The actual salt used by crypt()
to calculate the hash will, in fact, be identical. As proof, I'm including some example PHP code that can be used to show this.

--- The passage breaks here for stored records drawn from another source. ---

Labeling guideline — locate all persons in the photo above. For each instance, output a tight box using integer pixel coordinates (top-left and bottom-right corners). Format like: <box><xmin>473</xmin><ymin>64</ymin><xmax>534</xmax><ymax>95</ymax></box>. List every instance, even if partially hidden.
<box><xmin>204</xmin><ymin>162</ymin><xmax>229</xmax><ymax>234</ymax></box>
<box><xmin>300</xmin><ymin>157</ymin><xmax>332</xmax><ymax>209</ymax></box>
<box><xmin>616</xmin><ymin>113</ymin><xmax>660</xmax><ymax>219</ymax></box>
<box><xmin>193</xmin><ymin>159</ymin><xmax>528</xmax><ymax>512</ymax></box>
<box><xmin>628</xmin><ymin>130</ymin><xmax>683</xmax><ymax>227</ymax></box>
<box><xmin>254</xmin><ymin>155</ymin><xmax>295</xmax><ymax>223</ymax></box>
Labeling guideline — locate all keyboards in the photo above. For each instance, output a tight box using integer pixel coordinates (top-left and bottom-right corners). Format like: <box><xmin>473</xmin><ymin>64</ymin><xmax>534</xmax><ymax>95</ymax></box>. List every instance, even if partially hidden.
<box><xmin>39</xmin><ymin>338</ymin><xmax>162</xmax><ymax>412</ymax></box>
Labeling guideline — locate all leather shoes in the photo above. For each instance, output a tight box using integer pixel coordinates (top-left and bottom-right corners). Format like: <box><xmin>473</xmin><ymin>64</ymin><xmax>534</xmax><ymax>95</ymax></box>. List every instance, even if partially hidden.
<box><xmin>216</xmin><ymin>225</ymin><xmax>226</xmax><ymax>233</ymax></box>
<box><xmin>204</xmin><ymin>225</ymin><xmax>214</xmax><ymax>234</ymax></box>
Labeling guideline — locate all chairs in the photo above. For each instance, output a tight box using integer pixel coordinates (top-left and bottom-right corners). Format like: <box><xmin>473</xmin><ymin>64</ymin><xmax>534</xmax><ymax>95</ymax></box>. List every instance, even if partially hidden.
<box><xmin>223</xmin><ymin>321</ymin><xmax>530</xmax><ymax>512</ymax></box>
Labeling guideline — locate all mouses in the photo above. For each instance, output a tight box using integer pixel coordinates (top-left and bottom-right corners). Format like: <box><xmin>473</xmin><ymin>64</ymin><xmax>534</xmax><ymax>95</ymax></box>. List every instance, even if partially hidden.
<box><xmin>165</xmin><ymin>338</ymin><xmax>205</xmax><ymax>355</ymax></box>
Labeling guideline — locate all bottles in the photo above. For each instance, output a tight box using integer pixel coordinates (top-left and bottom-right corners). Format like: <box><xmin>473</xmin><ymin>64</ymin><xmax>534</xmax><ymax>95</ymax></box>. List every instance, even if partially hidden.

The salt constantly rotates in a seminon-random way (based on a randomish segment of the whirlpool hash of the current time to the microsecond), and the data to be hashed (herein called $seed
) is simply the current Unix-Epoch time.
$salt = substr(hash('whirlpool',microtime()),rand(0,105),22);
$seed = time();
for ($i = 0, $j = strlen($salt); $i <= $j; ++$i) {
printf('%02d = %s%s%c',
$i,
crypt($seed,'$2a$07$' . substr($salt, 0, $i)),
$i%4 == 0 || $i % 4 == 1 ? ' <-' : '',
0x0A
);
}
这会产生类似于以下的输出
And this produces output similar to the following
00 = $2a$07$$$$$$$$$$$$$$$$$$$$$$.rBxL4x0LvuUp8rhGfnEKSOevBKB5V2. <-
01 = $2a$07$e$$$$$$$$$$$$$$$$$$$$.rBxL4x0LvuUp8rhGfnEKSOevBKB5V2. <-
02 = $2a$07$e8$$$$$$$$$$$$$$$$$$$.WEimjvvOvQ.lGh/V6HFkts7Rq5rpXZG
03 = $2a$07$e89$$$$$$$$$$$$$$$$$$.Ww5p352lsfQCWarRIWWGGbKa074K4/.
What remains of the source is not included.